L'Union européenne (UE) cherche à ouvrir la voie à un avenir plus durable en adoptant de nouvelles mesures de plus en plus ambitieuses et contraignantes pour le climat. Le paquet de politiques climatique "Fit for 55" cristallise cette ambition. Ces politiques ont une portée large et s'étendent bien au-delà des frontières du continent, avec des bénéfices potentiels évidents à la fois pour les Européens et les pays en développement, qui sont les États en première ligne face au changement climatique. Dans le contexte d'un régime international de gouvernance climatique de plus en plus embourbé, et dans la perspective de la COP28, l'UE a aujourd’hui la possibilité d'influencer le cours des politiques climatiques à l'échelle mondiale. 

Alors que les États s’apprêtent à se réunir à Dubaï, l’adoption par l’UE d’une approche plus redistributive de sa politique climatique par le biais d'un "Dividende Climat" pourrait offrir un cadre viable et réplicable au service de la coopération et du partage des responsabilités, face aux défis urgents et interconnectés qui sont ceux du changement climatique.

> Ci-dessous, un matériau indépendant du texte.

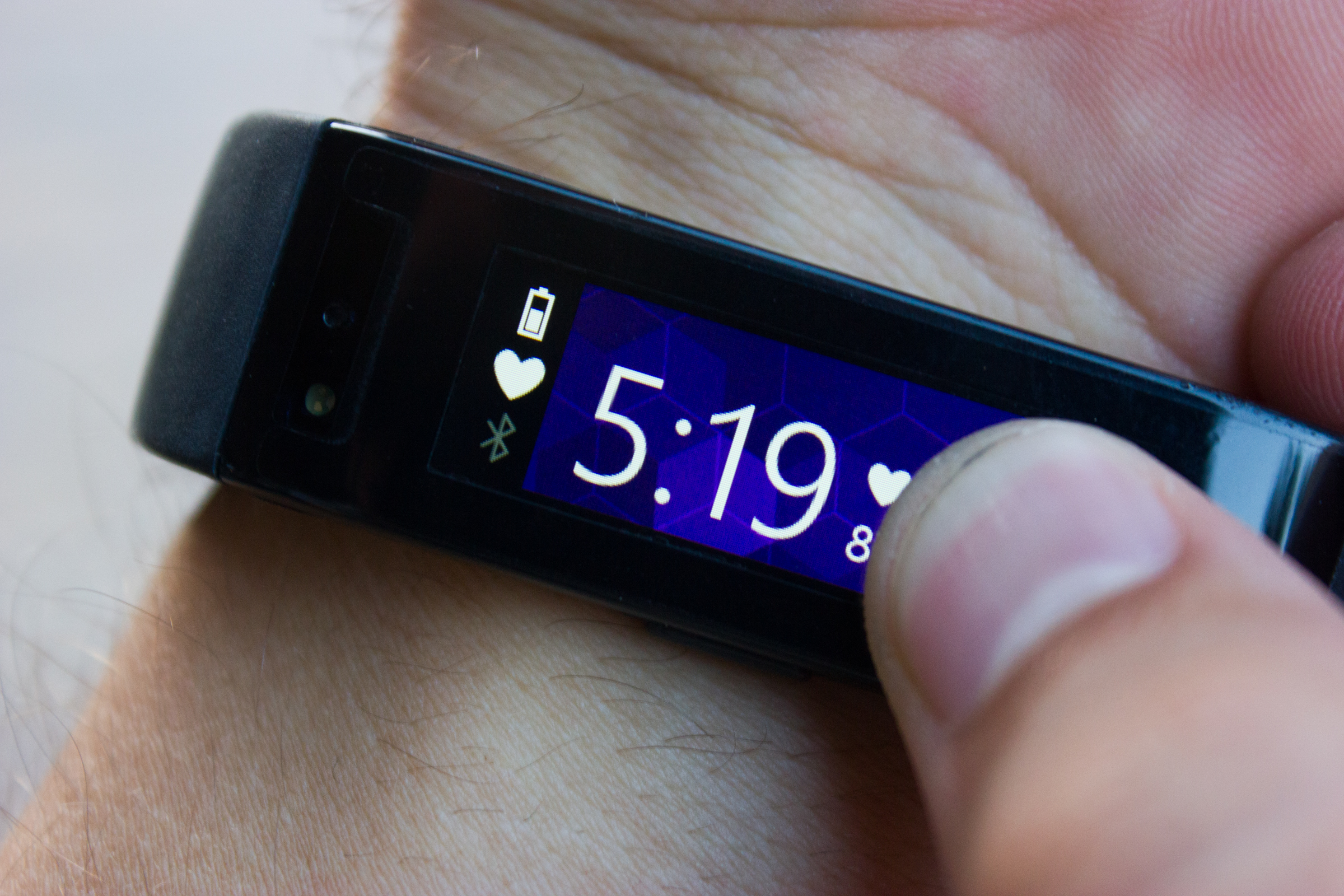 Initial tests of Microsoft Band's battery life 6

Cette analyse se fonde sur un projet de recherche collaboratif autour de la tarification carbone et du recyclage de ses revenus. Ce projet est mené par Joseph Dellatte, chercheur résident Climat, Énergie et Environnement au programme Asie de l'Institut Montaigne, Sven Rudolph, conseiller scientifique à l'Institut pour l'Église et la société de l'Église protestante de Westphalie (Allemagne), Elena Aydos, professeure à la faculté de droit de l'université de Newcastle (Australie), et Takeshi Kawakatsu, professeur de finances publiques à l'université préfectorale de Kyoto (Japon).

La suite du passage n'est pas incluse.